WORK REQUIRED ::
Transcribe the passage on texting and diplomacy word for word, starting at "In this article, he" and ending at "havoc on diplomacy.".

TEXT ::
★ ★ ★ ★ ★
Nicholas Carr, author of the excellent Superbloom, argues that:

Texting turns everyone into a semiliterate twelve-year-old, and presidents, prime ministers, and secretaries general are no exception.

In this article, he opposes the widespread practice of conducting diplomacy via WhatsApp. Which, obviously, does not work.

In general, a medium’s speed of delivery is inversely correlated to the thoughtfulness and nuance of the messages it carries. The growing hegemony of the instant message, it seems fair to say, is not fostering eloquence in either private correspondence or public speaking. Texts are great for quick, offhand exchanges. They debase pretty much everything else.

He draws an example from the aforementioned book to demonstrate that speed in communication has long wreaked havoc on diplomacy.

The arrival of the telegraph in the late XIX century was the hope for an end to war. Nikola Tesla and his rival, Guglielmo Marconi, both researchers dedicated to the development of the wireless telegraph, had this expectation.
★ ★ ★ ★ ★
DATASET EXCERPT ::
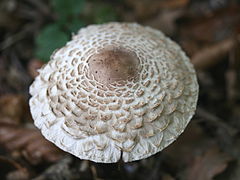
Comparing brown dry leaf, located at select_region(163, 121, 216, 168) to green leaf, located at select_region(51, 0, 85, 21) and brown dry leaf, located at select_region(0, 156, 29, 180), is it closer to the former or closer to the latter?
★ ★ ★ ★ ★
OUTPUT OF THE TASK ::
In this article, he opposes the widespread practice of conducting diplomacy via WhatsApp. Which, obviously, does not work.

In general, a medium’s speed of delivery is inversely correlated to the thoughtfulness and nuance of the messages it carries. The growing hegemony of the instant message, it seems fair to say, is not fostering eloquence in either private correspondence or public speaking. Texts are great for quick, offhand exchanges. They debase pretty much everything else.

He draws an example from the aforementioned book to demonstrate that speed in communication has long wreaked havoc on diplomacy.